BACKGROUND
I came to Los Angeles in the late ‘70s and temped with various record companies. That morphed into running a management company and then I did promotion and A&R for S.O.L.A.R. Records, a black label. From there I branched out and started my own management firm. I had a lot of success with R&B singer Brian McKnight, signed Robin Thicke to Interscope and got Tyrese Gibson signed to RCA. I also consulted to other labels—Mercury, Island, Def Jam. During my management days, I began work with [famed mix engineer] Dave Pensado. We struck up a friendship and somewhere I came up with the idea for a web audio engineering show called Pensado’s Place.
The Pensado Awards
The idea for that
came up about a year before the first one. It was risky and expensive. Our sponsor supported us and the community’s reaction was amazing. We realized we’d have to do it every year. It was a massive undertaking.
Awards Planning Stages
The blessing and the curse of the way we operate is that stuff launches in my head and then I have to turn it into a reality.
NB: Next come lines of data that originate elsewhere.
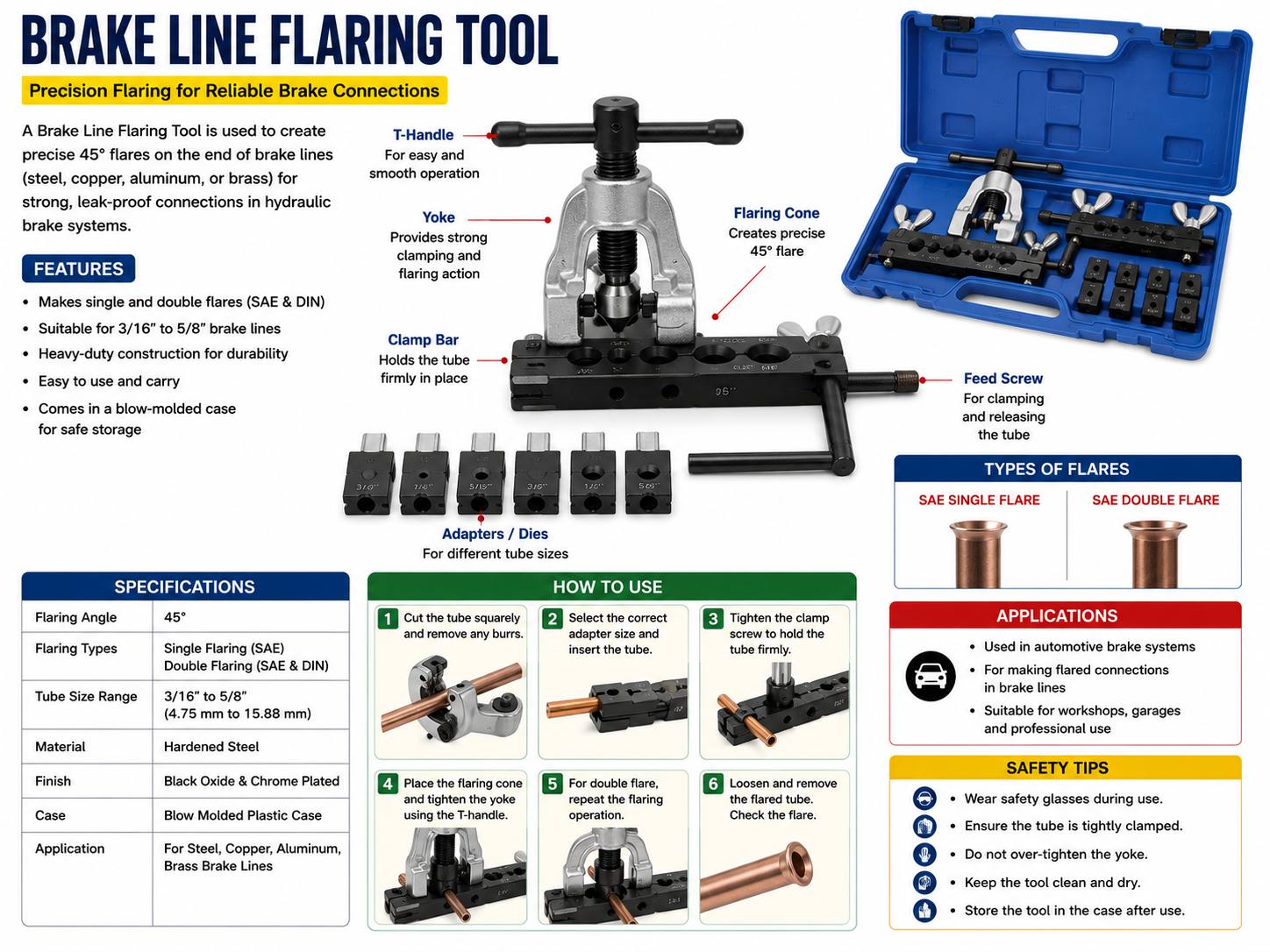 Brake Line Flaring Tool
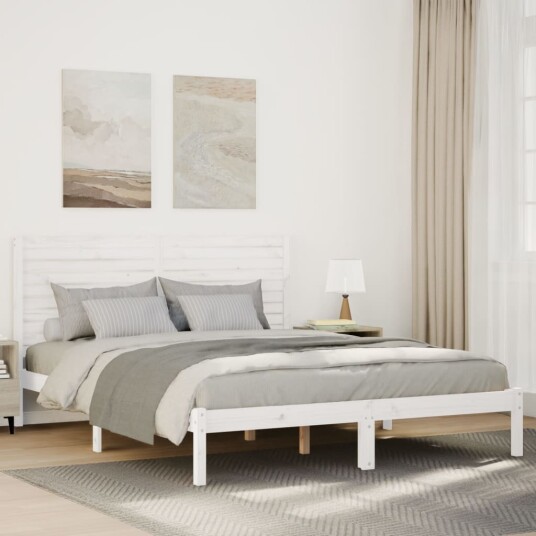  Ekstra lang sengeramme uten madrass hvit 140x220 cm heltre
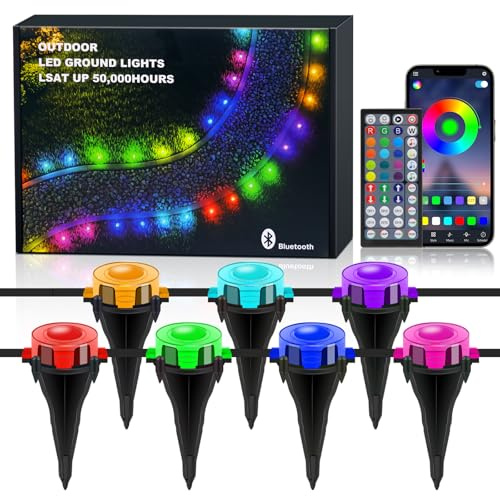 Wisada Bodenstrahler Außen 30M mit 30LEDs, Bluetooth Bunte Lichterkette Außenleuchten, 5 in 1 Smart RGBCCT LED Bodenleuchte, IP68 Wasserdichte Trauflichter für Allerheiligen Weihnachtsdeko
I’m usually in front of the awards show by about eight months. The show brings me right to the edge. We have about eight elements at our live event and each have their own signature. I can only imagine what being an addict is like. But [doing this show] is much like being one.
As Showtime Approaches
Approximately three months prior, we put on about four teams and hire five execution teams. On a weekly basis we have group meetings and I’m on the phone with them for months leading up to it and several months afterwards.
Showtime
Dave and I stay backstage. I sneak out front to see if what we’ve dreamt up actually works. I try not to be seen, which never works. It’s satisfying when bits hit, like when [engineer] Ross Hogarth did the Nae Nae [dance] or when we stumbled upon the father-daughter YouTube beatbox sensation [Nicole Paris and Ed Cage]. We snared them before James Corden and Good Morning America did. And we spent a lot of time on the pairing of presenters.
Clean Up and Follow Up
We don’t post the show live, so there’s a lot of post-production that we have to do. There’s a large amount of strategy that we have to compile for how we want to release it. There are all kinds of things you have to be aware of: takedown notices, time limitations, etc. And there are a number of ways that we present things that become digestible to different people on different platforms. We run counter to the way that people now view video. Pensado’s Place is an hour. I don’t know many people that will sit for that long and watch something. We can’t relax and not be smart about how we present things to our audience. For the show this year, we packaged it in a way in which people can watch all of it or see it in 20 small bites.
Ongoing Effort
We believe in after-promotion. When you live online, you don’t ever have to be done. You have to be smart about your timing but we don’t think it stops after the event. There are a lot of people on the team going in and a number of people have to be dealt with afterwards. That’s a broad swath of social media, public relations and business development. It’s a lot of coordination of a lot of bodies and it’s expensive.